I'm bracing this one with a pair of covers. I prefer the bottom cover in terms of pictorial drama, but the above has a good quote (the bottom's has a double-edged sword in meaning).
The second half opens with Reynolds' earliest "Dilation Sleep" where the protagonist is awakened from sleep by his programmed wife to act as surgeon to excise the cancer that is his wife's software. Dramatic but not completely worked out and not resonant. It may pay off to compare the more successful later stories to this earlier journeyman's work. It has the loss of his wife's memory going for it.
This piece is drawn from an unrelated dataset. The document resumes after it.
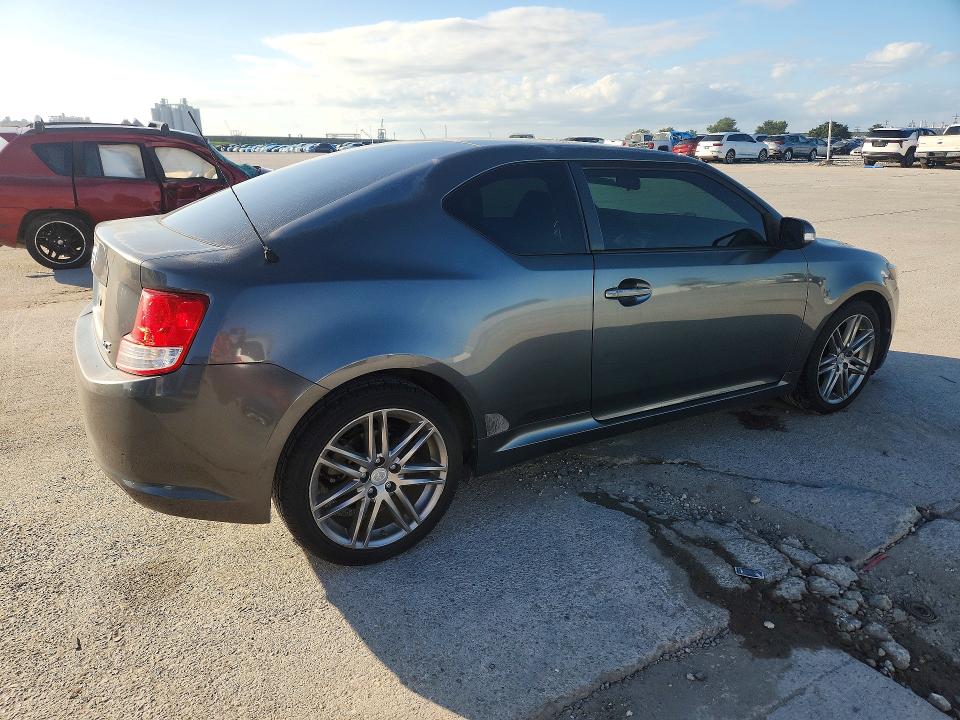 2012 Scion Tc მანქანა იყიდება აუქციონზე, vin: JTKJF5C75C3044161, აუქციონის ნომერი: 69421886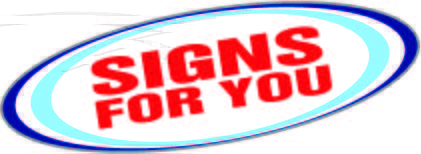 Signs For You Ltd - Signage company in the heart of suffolk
On the other hand, "Grafenwalder's Bestiary" is an old story made new in a powerful way. Grafenwalder is an interesting character in whom we simultaneously root for and against, constructing the most complex reader emotions toward any of Reynold's characters in the collection. Grafenwalder has the most unique collection among the local collectors, but a newcomer, Ursula Goodglass, keeps vying for that title. He's come up with the upper hand up until Goodglass tursns up with the living dissected parts of humanity's most reviled re-creator of humanity. Grafenwalder scores a Europan Denizen, which turns out not to be what he thought. The most fascinating aspect of this story is how--no matter what your opinion is of the character's outcome--your own moral feelings are problematic. As such, it's a wonderful skewering of revenge tales. This may well be a classic. My mind keeps wandering back to it.